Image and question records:
==================================================

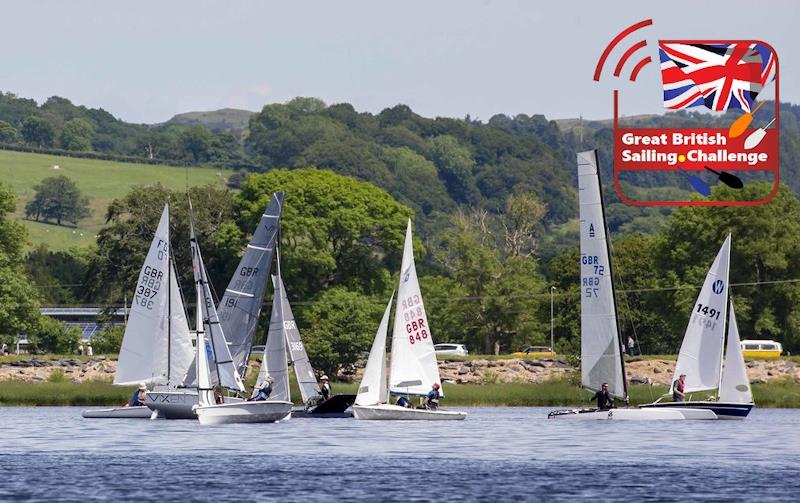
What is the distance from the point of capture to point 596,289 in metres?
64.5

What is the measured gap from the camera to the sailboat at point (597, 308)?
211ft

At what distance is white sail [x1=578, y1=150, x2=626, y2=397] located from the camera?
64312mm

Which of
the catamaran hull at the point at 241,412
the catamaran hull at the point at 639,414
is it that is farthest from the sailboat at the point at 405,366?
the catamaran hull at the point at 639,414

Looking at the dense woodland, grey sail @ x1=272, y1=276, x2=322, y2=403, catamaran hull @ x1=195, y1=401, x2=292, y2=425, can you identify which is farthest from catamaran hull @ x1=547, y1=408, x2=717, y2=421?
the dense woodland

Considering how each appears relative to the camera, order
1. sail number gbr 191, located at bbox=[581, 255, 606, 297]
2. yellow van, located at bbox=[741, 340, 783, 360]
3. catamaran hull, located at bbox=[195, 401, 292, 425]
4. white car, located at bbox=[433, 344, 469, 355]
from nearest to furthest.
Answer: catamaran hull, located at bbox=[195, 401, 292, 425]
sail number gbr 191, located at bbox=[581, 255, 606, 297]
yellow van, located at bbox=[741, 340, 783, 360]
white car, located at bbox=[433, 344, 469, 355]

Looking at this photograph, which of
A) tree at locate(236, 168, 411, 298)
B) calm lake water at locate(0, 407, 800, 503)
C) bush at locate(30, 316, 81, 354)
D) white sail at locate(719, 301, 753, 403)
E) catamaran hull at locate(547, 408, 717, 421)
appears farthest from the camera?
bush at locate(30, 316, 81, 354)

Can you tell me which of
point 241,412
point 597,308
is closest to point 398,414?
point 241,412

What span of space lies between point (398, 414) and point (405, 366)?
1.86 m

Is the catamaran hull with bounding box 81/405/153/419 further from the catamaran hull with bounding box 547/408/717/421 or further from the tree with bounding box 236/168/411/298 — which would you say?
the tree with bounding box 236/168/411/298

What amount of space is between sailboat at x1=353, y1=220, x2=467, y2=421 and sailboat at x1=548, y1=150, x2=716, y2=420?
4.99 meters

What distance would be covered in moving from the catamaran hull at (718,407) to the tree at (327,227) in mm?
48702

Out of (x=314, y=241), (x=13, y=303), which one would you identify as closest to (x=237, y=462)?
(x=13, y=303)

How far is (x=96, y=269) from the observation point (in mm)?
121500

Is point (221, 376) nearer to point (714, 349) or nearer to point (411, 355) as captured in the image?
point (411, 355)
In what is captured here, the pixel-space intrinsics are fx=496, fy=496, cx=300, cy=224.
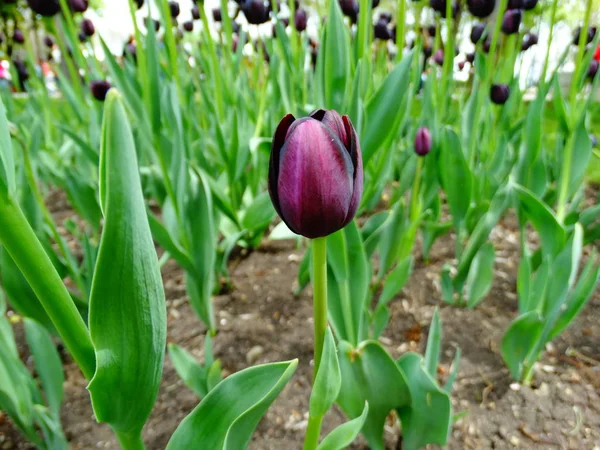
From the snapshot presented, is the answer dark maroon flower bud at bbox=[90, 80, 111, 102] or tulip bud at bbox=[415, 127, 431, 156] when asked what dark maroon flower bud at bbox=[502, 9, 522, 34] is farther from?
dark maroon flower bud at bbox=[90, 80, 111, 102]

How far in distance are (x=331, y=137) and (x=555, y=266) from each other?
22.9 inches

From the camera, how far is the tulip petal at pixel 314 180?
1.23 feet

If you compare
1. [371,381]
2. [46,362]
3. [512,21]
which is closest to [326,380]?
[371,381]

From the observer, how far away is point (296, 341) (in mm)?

==================================================

• [Exercise goal]: Nothing but the lines from the line containing "How far is (x=96, y=269)" through the last line of the records above is to be extracted, exactly and with no pictures.

• [Answer]:
How far is (x=96, y=269) from the observation point (in mm)?
121500

Is point (221, 376) nearer to point (714, 349) or nearer to point (411, 355) as captured in the image?
point (411, 355)
In what is captured here, the pixel-space intrinsics are fx=496, fy=496, cx=300, cy=224.
From the snapshot presented, is the answer dark maroon flower bud at bbox=[90, 80, 111, 102] or tulip bud at bbox=[415, 127, 431, 156] when asked what dark maroon flower bud at bbox=[502, 9, 522, 34] is farther from?
dark maroon flower bud at bbox=[90, 80, 111, 102]

How far in distance are (x=331, y=137) and (x=555, y=266) from each other?
22.9 inches

From the camera, how far is the tulip petal at pixel 314 180?
1.23 feet

If you compare
1. [371,381]
2. [46,362]
3. [512,21]
which is closest to [326,380]?
[371,381]

From the observer, how far away is point (296, 341) (in mm)?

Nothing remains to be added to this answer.